Let $g:\mathbf{X}\to\mathbb{R}_+$ be a positive continuous function where $\mathbf{X}\subseteq\mathbb{R}^d$. Let $f_n:\mathbf{X}\to\mathbb{R}$ where $n\in\mathbb{N}$ be a sequence of functions. Define the weighted supremum norm $\|\cdot\|_g$ by $$ \|f_1\|_g := \sup_{x\in\mathbf{X}}\frac{|f_1(x)|}{g(x)}. $$
Question: Let $Y$ be an integrable random variable taking values in $\mathbf{X}$. If $\|f_n\|_g < \infty$ for all $n$, is the family of random variables $(f_n(Y))_{n\in\mathbb{N}}$ uniformly integrable?

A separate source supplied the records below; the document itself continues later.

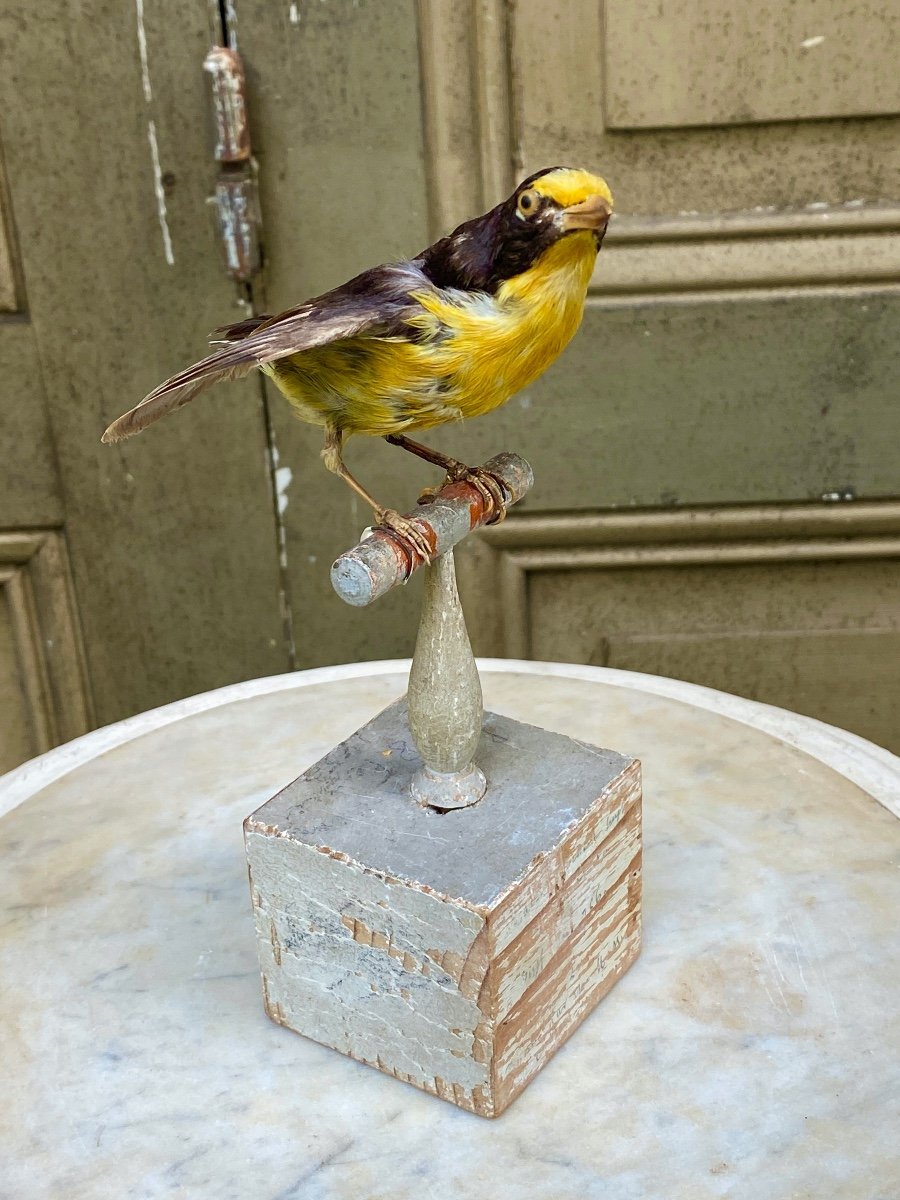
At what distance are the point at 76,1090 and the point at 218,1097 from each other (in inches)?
3.8

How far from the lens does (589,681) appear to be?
134 cm

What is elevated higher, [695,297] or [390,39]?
[390,39]

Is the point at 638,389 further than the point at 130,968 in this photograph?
Yes

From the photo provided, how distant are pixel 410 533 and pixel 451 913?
26cm

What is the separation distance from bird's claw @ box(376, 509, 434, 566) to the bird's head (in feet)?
0.54

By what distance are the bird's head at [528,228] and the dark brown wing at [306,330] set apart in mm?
31

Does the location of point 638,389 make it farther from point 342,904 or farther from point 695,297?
point 342,904

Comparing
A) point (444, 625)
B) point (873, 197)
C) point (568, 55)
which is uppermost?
point (568, 55)

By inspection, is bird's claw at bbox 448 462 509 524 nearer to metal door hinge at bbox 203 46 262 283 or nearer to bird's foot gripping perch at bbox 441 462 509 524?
bird's foot gripping perch at bbox 441 462 509 524

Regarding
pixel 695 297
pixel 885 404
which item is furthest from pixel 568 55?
pixel 885 404

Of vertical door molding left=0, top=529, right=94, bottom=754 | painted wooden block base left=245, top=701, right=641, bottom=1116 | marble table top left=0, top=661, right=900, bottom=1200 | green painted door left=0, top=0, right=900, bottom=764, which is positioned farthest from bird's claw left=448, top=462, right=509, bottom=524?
vertical door molding left=0, top=529, right=94, bottom=754

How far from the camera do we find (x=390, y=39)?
4.99 ft

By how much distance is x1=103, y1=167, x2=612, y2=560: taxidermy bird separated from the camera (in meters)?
0.77

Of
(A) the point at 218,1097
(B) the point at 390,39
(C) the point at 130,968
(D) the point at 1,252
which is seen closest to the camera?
(A) the point at 218,1097
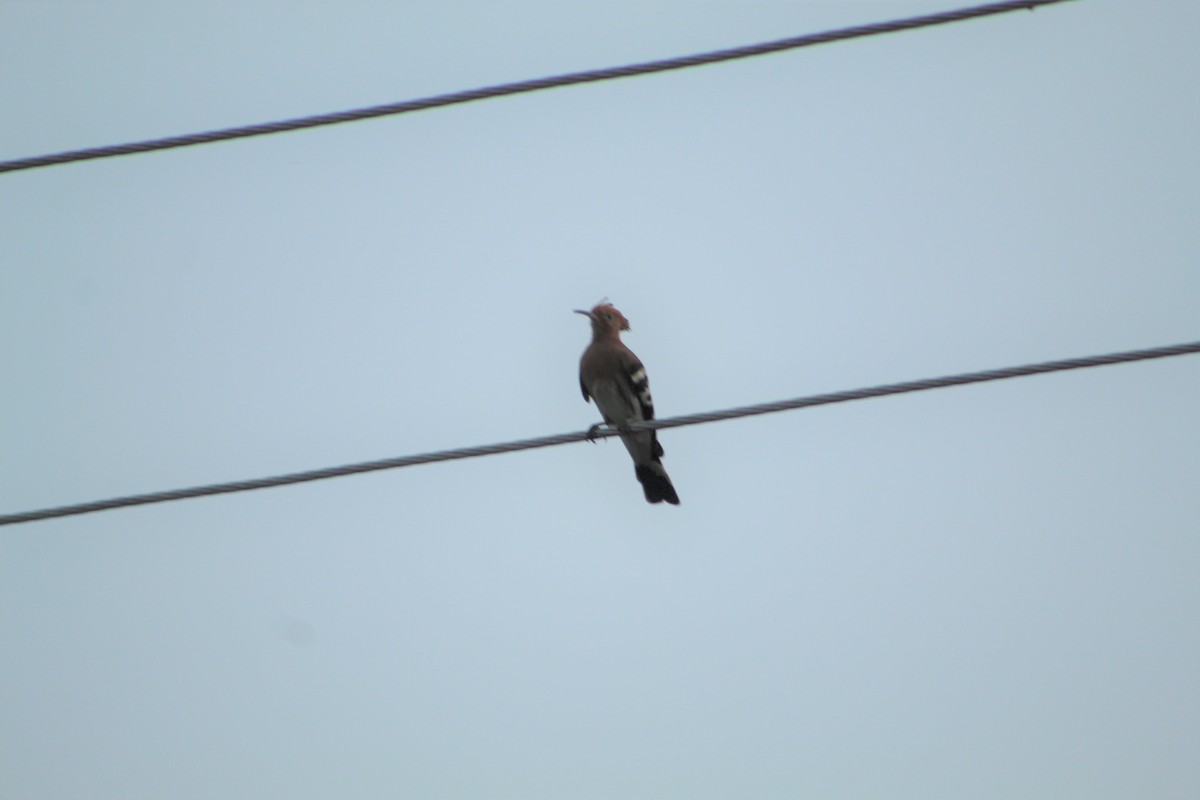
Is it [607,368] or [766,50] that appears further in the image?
[607,368]

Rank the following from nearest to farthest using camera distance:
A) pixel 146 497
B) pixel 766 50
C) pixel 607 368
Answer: pixel 766 50, pixel 146 497, pixel 607 368

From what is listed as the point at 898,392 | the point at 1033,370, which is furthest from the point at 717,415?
the point at 1033,370

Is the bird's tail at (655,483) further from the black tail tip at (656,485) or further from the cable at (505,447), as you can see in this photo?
the cable at (505,447)

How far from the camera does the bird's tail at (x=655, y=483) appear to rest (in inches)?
359

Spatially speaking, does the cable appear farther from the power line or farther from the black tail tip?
the black tail tip

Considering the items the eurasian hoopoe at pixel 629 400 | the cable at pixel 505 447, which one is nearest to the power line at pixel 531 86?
the cable at pixel 505 447

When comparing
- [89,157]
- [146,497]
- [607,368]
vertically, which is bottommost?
[146,497]

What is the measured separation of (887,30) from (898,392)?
1274 millimetres

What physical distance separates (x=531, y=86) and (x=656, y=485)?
14.4 ft

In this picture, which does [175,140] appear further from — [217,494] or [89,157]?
[217,494]

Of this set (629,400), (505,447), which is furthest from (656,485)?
(505,447)

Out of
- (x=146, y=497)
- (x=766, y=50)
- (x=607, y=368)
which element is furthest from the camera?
(x=607, y=368)

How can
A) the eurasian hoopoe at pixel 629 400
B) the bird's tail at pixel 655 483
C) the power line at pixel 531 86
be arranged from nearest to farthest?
the power line at pixel 531 86 → the eurasian hoopoe at pixel 629 400 → the bird's tail at pixel 655 483

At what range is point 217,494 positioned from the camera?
5.43 meters
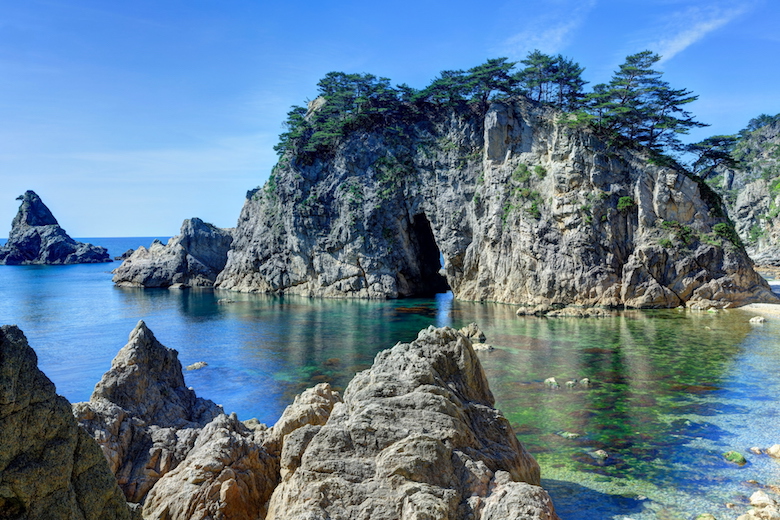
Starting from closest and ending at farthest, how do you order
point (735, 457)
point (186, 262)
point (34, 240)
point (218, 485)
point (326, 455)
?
point (326, 455)
point (218, 485)
point (735, 457)
point (186, 262)
point (34, 240)

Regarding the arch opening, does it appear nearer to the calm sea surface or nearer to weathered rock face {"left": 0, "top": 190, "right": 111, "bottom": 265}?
the calm sea surface

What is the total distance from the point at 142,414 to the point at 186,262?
75.9 metres

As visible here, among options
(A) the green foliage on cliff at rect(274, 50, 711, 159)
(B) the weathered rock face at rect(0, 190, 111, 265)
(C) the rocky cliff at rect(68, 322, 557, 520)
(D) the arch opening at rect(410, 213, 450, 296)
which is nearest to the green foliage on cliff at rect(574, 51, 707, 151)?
(A) the green foliage on cliff at rect(274, 50, 711, 159)

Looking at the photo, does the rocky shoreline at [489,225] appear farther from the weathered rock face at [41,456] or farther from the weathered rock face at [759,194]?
the weathered rock face at [41,456]

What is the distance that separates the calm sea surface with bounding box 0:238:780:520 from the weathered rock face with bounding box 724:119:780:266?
4964 cm

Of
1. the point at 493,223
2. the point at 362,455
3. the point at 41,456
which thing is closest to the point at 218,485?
the point at 362,455

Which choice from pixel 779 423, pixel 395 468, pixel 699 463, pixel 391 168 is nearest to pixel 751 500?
pixel 699 463

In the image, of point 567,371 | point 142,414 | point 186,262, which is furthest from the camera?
point 186,262

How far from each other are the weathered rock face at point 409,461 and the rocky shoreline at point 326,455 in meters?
0.02

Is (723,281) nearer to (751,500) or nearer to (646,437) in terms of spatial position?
(646,437)

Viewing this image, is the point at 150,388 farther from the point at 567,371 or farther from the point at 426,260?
the point at 426,260

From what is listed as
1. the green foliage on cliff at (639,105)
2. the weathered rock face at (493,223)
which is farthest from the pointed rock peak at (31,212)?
the green foliage on cliff at (639,105)

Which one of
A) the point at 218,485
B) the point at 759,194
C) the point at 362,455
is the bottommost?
the point at 218,485

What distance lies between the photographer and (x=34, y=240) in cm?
14375
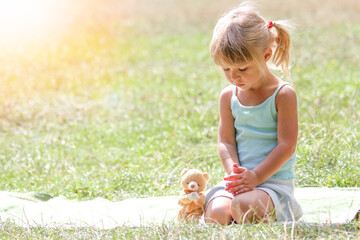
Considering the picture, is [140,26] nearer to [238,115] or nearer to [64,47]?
[64,47]

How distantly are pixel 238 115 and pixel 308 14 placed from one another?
10.5 meters

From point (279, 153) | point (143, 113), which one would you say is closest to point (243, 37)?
point (279, 153)

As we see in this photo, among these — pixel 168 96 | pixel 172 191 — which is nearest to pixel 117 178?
pixel 172 191

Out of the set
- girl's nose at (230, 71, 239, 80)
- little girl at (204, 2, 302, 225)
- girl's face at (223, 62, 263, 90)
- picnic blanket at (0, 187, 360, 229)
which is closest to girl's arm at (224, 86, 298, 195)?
little girl at (204, 2, 302, 225)

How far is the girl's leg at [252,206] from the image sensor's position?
321 centimetres

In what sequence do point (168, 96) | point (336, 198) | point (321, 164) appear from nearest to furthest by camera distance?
point (336, 198) → point (321, 164) → point (168, 96)

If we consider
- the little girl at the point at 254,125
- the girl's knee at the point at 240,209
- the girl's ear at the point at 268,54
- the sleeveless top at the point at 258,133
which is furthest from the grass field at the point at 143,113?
the girl's ear at the point at 268,54

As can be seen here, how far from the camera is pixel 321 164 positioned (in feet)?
14.4

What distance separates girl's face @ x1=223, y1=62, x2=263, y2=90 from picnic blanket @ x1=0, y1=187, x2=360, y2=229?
3.19ft

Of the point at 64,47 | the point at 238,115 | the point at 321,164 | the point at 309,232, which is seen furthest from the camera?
the point at 64,47

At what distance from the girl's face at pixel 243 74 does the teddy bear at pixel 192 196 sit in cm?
64

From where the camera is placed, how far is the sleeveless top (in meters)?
3.46

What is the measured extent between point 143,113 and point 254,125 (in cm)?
350

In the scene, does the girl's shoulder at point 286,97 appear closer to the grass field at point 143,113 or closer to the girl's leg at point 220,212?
the girl's leg at point 220,212
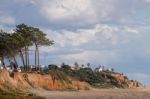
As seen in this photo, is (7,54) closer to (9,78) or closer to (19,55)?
(19,55)

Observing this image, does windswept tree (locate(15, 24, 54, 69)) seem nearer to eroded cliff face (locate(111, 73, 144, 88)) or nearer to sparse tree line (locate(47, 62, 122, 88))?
sparse tree line (locate(47, 62, 122, 88))

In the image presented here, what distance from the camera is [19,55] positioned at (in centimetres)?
8925

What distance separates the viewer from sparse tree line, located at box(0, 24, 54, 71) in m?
84.9

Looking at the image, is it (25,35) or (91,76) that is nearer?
(25,35)

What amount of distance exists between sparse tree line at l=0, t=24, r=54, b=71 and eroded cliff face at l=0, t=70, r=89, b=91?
589 cm

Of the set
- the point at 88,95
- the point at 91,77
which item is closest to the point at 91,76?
the point at 91,77

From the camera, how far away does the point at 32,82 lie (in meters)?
77.8

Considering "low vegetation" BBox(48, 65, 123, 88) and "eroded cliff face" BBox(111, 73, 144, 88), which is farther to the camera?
"eroded cliff face" BBox(111, 73, 144, 88)

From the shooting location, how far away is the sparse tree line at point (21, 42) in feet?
279

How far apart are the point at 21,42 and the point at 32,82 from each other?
8.66 metres

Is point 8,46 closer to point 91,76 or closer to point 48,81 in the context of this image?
point 48,81

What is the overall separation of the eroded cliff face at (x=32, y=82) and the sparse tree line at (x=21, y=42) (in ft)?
19.3

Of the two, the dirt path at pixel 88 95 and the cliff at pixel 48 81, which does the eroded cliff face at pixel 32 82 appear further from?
the dirt path at pixel 88 95

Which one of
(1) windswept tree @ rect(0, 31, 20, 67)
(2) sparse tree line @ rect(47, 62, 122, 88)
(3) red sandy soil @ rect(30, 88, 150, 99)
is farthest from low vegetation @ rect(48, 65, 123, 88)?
(3) red sandy soil @ rect(30, 88, 150, 99)
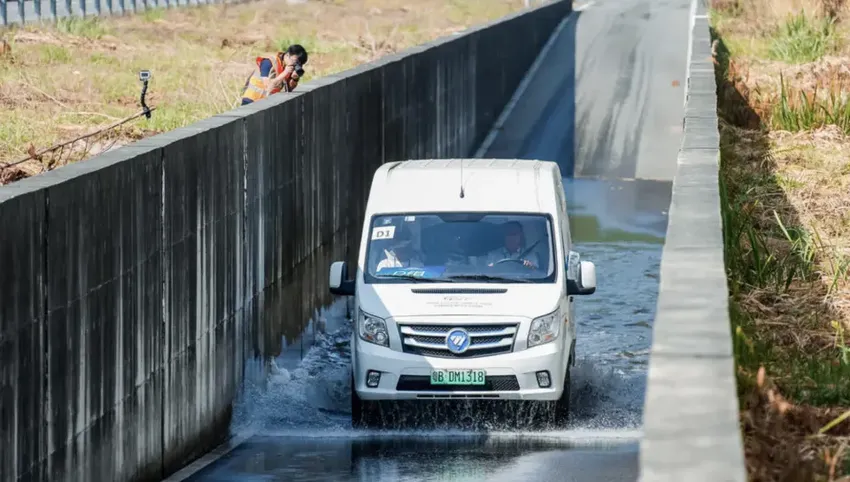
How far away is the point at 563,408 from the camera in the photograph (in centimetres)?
1434

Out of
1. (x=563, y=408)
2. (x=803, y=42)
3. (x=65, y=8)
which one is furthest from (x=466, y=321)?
(x=65, y=8)

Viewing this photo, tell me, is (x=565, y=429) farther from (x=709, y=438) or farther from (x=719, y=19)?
(x=719, y=19)

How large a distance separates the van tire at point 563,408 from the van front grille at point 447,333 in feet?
2.19

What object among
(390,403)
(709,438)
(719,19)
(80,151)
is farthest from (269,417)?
(719,19)

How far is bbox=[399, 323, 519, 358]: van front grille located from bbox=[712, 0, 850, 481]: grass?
210 centimetres

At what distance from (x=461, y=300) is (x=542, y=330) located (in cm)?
71

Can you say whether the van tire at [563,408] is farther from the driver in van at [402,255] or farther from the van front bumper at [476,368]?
the driver in van at [402,255]

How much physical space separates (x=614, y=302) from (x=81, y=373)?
458 inches

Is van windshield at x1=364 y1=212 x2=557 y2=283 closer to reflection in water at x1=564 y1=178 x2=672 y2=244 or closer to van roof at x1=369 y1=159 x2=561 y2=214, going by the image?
van roof at x1=369 y1=159 x2=561 y2=214

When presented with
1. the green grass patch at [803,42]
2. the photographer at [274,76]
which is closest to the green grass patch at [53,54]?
the photographer at [274,76]

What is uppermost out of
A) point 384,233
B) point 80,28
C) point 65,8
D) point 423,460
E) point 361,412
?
point 384,233

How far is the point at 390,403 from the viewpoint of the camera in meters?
14.1

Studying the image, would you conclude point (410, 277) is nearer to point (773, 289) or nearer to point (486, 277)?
point (486, 277)

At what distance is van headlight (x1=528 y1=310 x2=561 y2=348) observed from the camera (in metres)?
14.0
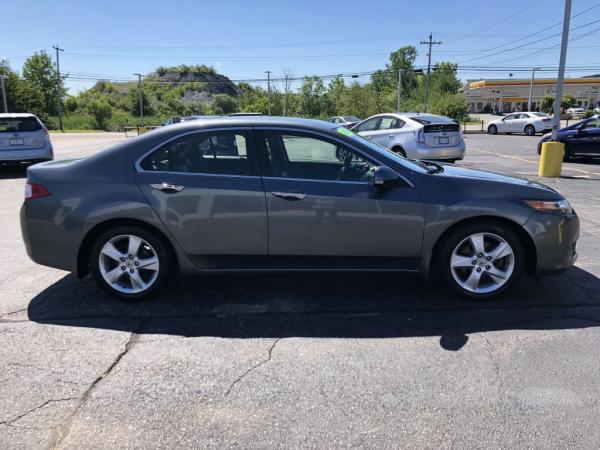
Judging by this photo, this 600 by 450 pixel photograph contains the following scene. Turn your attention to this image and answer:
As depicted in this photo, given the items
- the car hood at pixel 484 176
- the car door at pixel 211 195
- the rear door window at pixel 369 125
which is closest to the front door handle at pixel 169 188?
the car door at pixel 211 195

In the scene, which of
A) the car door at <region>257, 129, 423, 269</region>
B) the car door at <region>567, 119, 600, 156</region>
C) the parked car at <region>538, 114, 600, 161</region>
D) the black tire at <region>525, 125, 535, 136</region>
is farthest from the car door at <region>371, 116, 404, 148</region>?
the black tire at <region>525, 125, 535, 136</region>

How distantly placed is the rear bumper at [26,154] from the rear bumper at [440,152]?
32.7 feet

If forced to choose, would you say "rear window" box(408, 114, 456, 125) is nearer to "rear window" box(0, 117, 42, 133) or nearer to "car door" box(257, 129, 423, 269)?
"car door" box(257, 129, 423, 269)

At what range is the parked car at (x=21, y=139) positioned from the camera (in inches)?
523

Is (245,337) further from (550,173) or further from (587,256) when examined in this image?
(550,173)

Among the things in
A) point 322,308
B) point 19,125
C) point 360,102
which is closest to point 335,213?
point 322,308

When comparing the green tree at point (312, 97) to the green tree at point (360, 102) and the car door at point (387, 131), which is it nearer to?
the green tree at point (360, 102)

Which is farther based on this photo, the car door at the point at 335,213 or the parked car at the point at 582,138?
the parked car at the point at 582,138

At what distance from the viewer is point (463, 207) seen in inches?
165

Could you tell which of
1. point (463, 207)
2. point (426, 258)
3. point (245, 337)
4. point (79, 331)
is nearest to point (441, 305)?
point (426, 258)

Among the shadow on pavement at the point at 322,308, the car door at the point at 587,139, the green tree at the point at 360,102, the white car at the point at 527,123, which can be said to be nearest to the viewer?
the shadow on pavement at the point at 322,308

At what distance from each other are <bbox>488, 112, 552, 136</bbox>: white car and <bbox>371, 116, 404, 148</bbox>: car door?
2198 centimetres

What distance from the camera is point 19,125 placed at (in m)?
13.4

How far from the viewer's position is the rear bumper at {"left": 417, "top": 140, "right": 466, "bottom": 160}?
12.7 meters
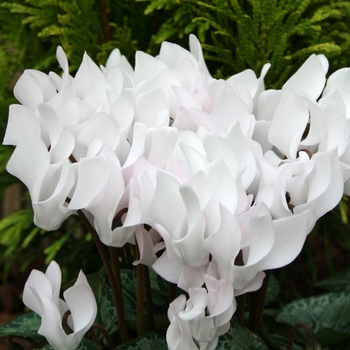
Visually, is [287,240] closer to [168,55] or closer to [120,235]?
[120,235]

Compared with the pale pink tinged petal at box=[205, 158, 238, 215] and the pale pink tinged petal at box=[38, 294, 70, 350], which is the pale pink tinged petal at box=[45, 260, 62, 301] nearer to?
the pale pink tinged petal at box=[38, 294, 70, 350]

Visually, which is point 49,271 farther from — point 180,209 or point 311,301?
point 311,301

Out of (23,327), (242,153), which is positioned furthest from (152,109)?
(23,327)

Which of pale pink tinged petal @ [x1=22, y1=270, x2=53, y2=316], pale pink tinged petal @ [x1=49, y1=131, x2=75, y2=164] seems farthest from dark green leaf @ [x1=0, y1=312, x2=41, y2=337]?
pale pink tinged petal @ [x1=49, y1=131, x2=75, y2=164]

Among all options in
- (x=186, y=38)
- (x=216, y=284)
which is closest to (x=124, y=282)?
(x=216, y=284)

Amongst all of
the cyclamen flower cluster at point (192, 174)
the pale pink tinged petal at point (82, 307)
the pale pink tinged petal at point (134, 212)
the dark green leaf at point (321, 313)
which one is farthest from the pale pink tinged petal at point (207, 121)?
the dark green leaf at point (321, 313)
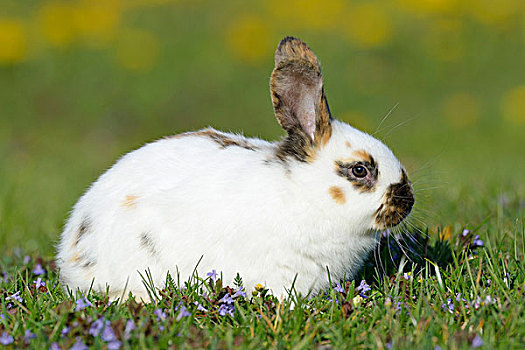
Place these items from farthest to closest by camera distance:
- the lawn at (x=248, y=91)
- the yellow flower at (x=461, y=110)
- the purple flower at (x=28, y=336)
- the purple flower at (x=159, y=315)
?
1. the yellow flower at (x=461, y=110)
2. the lawn at (x=248, y=91)
3. the purple flower at (x=159, y=315)
4. the purple flower at (x=28, y=336)

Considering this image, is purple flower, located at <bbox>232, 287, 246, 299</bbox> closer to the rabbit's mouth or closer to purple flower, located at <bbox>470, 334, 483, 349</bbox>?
the rabbit's mouth

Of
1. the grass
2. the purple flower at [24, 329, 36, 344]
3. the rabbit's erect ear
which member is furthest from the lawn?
the purple flower at [24, 329, 36, 344]

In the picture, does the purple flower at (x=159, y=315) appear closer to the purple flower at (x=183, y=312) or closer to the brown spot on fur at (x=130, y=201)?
the purple flower at (x=183, y=312)

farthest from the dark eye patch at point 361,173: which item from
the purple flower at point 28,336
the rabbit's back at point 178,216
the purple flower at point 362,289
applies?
the purple flower at point 28,336

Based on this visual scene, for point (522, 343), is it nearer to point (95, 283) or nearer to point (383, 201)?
point (383, 201)

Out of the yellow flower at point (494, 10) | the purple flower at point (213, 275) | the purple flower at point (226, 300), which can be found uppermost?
the yellow flower at point (494, 10)

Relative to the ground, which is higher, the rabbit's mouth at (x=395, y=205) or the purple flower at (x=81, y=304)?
the rabbit's mouth at (x=395, y=205)

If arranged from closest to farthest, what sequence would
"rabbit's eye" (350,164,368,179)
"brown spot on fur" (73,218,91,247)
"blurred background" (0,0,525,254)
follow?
"rabbit's eye" (350,164,368,179) < "brown spot on fur" (73,218,91,247) < "blurred background" (0,0,525,254)

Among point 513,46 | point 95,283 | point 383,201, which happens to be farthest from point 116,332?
point 513,46
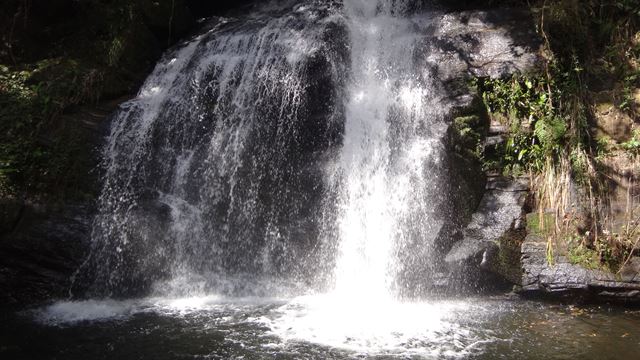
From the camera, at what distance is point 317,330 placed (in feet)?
16.6

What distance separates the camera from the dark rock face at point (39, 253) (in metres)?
6.26

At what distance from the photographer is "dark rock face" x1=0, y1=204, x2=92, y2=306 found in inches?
247

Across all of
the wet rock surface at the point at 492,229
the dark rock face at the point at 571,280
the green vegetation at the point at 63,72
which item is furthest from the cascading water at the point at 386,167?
the green vegetation at the point at 63,72

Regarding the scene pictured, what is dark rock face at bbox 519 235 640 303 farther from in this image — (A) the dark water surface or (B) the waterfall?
(B) the waterfall

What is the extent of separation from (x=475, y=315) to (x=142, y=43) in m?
7.87

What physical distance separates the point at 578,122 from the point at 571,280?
2375 millimetres

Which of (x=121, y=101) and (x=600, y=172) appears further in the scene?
(x=121, y=101)

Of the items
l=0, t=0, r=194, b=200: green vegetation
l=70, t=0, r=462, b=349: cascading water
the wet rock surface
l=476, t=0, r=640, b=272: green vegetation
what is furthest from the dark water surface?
l=0, t=0, r=194, b=200: green vegetation

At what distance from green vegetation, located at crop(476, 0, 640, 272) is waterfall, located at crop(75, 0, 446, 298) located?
126 cm

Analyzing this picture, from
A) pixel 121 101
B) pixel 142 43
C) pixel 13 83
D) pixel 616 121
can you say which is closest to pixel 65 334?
pixel 121 101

My thoughts: We know that if
$$
\sup_{n\in\mathbb{N}}\sup_{x\in\mathbf{X}}\frac{|f_n(x)|}{g(x)} < \infty.
$$
Then, with probability one:
$$
\sup_{n\in\mathbb{N}}\frac{|f_n(Y)|}{g(Y)} < \infty \implies \sup_{n\in\mathbb{N}} |f_n(Y)| < C g(Y)
$$
for some constant positive C. I know that if $g(Y)$ is integrable, then this implies $(f_n(Y))_{n\in\mathbb{N}}$ is uniformly integrable. So I am stuck here since I do not think the first inequality necessarily holds. Is there another way?
I don't think this is true but maybe I'm missing something.
Let's think about a very simple example: $g(x) = 1$, $f_n(x) = n$. Then, $\|f_n\|_g = n$ and $\|f_n\|_g < \infty$ for all $n$. Now, $(f_n(Y))_{n \in \mathbb{N}}$ does not depend on $Y$ and is clearly not uniformly integrable.